»»
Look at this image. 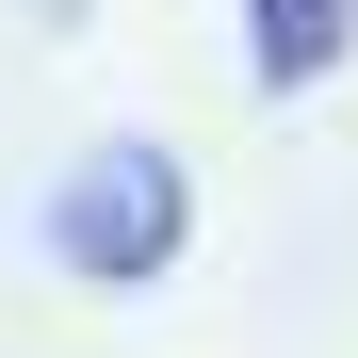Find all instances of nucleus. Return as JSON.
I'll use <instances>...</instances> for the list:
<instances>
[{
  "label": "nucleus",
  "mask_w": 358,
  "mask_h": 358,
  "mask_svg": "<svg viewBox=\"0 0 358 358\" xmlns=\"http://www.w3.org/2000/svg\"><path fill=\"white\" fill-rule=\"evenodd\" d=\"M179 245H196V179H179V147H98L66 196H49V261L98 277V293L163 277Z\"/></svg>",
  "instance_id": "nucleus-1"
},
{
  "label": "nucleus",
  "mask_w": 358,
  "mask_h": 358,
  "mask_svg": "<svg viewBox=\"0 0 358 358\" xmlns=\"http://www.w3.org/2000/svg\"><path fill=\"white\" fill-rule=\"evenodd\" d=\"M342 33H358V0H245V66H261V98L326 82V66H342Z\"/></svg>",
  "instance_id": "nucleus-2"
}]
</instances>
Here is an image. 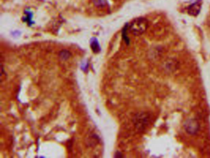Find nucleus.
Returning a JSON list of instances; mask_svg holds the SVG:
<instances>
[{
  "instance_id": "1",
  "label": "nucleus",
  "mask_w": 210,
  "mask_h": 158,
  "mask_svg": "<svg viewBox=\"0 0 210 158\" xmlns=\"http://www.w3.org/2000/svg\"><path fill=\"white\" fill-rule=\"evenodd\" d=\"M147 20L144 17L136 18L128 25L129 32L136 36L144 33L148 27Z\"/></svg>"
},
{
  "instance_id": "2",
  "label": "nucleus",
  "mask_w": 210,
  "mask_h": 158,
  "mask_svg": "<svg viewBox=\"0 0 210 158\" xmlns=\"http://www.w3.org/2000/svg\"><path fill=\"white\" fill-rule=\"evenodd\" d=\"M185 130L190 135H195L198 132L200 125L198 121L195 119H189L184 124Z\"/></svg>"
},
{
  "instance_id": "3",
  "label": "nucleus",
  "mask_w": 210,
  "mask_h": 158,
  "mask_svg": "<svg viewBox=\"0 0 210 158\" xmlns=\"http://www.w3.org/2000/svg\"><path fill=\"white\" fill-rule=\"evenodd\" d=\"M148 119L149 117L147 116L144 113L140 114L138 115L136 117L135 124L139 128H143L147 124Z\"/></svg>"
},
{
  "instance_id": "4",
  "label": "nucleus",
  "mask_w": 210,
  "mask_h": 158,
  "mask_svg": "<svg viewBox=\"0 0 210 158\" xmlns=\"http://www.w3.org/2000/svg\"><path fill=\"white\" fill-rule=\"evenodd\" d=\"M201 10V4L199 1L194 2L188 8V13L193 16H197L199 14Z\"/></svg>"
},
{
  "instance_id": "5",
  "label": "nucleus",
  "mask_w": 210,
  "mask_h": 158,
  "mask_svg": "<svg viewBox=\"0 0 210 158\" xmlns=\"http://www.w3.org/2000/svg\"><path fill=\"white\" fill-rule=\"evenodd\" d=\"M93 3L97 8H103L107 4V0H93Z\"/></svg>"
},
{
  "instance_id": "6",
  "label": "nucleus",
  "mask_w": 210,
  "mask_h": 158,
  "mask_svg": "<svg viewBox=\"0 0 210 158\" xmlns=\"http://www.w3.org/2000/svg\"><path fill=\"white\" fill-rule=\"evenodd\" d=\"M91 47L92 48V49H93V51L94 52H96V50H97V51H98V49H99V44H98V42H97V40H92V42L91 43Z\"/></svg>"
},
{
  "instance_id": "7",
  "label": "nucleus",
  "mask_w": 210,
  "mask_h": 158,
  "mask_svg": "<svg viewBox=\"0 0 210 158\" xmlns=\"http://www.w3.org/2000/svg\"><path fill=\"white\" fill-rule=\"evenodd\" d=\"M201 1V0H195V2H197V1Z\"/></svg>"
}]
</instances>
««
»»
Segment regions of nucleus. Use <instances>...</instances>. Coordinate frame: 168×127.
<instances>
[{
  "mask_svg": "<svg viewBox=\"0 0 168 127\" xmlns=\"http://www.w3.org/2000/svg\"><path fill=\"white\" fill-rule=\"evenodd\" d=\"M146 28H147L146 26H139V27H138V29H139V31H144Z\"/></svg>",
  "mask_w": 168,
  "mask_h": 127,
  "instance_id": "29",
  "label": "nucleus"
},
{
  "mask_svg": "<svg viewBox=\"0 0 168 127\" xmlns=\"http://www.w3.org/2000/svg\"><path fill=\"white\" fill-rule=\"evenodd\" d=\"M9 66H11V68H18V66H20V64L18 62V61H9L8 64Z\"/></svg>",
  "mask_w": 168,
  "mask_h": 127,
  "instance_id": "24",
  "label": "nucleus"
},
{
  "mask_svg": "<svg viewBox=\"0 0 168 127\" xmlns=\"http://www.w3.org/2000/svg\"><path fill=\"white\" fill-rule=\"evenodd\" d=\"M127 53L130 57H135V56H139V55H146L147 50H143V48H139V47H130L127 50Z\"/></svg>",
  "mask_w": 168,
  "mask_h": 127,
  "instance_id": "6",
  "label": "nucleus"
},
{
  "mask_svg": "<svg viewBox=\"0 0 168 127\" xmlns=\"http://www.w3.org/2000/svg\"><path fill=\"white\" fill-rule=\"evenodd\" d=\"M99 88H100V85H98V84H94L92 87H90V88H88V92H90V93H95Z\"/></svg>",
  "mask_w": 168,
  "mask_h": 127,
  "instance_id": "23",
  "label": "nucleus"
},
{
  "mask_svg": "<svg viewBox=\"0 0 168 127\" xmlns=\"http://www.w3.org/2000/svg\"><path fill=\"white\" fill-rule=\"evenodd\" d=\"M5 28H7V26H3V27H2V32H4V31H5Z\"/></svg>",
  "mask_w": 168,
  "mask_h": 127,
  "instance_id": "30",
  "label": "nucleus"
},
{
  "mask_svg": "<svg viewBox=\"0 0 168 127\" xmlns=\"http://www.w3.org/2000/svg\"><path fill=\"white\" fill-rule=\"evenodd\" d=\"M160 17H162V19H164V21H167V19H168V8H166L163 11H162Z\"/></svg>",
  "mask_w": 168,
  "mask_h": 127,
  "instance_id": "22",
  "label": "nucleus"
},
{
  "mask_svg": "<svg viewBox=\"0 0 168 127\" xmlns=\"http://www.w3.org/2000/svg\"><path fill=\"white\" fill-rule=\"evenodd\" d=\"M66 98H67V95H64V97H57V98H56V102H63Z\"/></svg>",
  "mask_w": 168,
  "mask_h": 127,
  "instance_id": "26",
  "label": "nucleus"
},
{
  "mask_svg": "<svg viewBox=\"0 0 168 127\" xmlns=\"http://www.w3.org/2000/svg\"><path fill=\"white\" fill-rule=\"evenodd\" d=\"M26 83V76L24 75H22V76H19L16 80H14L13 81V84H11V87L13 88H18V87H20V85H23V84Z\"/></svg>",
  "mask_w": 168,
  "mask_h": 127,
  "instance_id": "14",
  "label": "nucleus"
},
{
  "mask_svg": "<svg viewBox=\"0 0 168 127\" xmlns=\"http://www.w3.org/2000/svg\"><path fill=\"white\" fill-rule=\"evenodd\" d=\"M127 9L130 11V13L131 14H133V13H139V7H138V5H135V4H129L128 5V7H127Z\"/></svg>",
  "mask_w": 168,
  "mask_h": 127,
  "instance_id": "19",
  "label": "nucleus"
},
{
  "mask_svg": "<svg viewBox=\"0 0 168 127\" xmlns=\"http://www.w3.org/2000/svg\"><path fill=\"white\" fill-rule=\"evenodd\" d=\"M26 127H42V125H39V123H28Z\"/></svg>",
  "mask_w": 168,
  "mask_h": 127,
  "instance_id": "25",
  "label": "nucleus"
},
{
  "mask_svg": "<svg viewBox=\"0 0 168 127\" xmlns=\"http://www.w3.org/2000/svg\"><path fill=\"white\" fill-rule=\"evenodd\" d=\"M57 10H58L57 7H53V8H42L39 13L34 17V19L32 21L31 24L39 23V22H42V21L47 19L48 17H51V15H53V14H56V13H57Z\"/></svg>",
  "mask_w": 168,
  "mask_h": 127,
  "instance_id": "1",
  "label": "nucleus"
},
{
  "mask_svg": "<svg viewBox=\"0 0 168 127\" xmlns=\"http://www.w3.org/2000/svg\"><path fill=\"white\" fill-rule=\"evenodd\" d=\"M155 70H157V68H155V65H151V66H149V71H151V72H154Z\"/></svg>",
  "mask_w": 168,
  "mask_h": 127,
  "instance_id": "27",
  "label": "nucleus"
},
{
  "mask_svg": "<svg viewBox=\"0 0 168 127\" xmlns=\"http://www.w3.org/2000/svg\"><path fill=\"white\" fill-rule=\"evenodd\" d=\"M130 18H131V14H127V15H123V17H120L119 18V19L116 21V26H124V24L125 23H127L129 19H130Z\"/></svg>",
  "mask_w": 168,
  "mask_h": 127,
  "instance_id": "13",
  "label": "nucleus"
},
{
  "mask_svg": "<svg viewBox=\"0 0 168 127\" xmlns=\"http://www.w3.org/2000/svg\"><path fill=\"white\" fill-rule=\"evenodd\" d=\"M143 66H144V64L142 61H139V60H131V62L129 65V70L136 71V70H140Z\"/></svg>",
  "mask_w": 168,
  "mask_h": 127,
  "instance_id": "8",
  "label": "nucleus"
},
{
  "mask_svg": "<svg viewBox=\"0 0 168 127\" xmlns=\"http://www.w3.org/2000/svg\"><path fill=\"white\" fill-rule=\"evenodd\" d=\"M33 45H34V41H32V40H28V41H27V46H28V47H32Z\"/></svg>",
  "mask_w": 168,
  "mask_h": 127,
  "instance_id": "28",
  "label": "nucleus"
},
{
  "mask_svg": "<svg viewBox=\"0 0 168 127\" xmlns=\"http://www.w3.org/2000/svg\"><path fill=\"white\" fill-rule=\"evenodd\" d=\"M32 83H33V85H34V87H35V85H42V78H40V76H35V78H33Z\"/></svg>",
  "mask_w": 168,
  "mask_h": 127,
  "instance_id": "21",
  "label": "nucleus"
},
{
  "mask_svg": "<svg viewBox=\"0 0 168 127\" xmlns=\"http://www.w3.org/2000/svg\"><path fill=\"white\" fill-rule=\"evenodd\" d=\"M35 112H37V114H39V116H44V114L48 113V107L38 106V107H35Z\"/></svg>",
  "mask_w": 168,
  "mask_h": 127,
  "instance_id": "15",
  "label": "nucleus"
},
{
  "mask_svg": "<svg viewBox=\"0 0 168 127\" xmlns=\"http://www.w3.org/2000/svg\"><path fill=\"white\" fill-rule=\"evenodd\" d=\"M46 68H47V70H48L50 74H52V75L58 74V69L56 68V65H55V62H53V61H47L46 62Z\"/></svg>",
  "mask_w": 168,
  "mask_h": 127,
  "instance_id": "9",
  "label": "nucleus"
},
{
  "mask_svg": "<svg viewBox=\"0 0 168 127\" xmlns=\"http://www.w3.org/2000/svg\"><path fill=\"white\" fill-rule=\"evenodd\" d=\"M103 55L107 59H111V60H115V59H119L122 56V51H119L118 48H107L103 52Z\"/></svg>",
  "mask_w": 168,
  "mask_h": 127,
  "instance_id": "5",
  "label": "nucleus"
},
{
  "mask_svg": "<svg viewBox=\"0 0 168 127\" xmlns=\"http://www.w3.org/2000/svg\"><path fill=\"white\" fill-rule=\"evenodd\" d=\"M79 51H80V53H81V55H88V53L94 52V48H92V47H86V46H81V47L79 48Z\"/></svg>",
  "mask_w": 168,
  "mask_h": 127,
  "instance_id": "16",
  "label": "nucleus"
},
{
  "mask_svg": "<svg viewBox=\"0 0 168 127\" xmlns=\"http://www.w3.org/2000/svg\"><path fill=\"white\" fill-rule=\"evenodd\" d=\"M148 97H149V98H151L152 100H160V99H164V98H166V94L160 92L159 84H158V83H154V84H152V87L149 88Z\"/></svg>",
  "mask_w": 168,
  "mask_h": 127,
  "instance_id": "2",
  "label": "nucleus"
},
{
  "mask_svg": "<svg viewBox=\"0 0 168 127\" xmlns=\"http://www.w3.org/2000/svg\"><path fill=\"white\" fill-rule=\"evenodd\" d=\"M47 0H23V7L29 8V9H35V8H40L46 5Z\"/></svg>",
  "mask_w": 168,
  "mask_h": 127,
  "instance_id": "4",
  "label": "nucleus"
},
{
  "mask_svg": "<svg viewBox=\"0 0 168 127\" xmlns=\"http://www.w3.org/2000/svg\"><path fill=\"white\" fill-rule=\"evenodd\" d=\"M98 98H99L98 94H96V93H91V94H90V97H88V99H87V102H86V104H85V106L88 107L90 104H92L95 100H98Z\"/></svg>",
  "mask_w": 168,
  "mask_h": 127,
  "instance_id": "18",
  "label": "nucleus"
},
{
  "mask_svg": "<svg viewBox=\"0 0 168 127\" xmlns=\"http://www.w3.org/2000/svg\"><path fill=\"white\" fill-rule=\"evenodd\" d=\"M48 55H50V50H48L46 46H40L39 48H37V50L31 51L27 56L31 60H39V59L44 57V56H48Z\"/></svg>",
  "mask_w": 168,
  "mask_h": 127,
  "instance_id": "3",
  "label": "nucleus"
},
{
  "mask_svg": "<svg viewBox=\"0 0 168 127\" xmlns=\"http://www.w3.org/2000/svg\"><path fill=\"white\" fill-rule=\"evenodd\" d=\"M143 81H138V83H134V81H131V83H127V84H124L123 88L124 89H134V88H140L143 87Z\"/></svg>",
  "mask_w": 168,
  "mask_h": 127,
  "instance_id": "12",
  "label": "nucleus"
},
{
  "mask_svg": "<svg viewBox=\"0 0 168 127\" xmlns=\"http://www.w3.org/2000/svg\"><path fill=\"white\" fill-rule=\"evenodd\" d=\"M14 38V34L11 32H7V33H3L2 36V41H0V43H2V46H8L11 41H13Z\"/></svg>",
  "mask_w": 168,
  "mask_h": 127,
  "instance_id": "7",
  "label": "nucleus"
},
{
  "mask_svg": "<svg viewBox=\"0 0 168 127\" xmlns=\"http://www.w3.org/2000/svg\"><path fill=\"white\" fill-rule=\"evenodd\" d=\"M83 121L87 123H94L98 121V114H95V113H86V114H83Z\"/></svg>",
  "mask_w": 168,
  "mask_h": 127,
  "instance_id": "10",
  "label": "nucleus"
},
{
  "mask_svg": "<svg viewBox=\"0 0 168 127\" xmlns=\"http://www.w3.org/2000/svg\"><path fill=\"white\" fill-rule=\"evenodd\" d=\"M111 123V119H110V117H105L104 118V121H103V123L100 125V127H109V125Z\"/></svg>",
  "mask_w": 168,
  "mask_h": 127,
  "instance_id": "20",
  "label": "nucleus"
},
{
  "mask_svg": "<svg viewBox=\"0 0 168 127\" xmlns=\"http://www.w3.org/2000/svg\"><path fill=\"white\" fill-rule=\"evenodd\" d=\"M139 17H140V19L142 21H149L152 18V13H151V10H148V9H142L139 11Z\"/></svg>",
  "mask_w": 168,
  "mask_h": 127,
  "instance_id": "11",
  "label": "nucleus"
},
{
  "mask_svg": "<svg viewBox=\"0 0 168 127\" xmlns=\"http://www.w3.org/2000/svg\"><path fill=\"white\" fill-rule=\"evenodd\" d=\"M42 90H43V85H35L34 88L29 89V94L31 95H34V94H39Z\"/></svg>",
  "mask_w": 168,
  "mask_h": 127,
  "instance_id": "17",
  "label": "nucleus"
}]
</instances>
««
Your task
Can you return every line of the data above that contains the string "list"?

Worked solution
I'll use <instances>...</instances> for the list:
Returning a JSON list of instances; mask_svg holds the SVG:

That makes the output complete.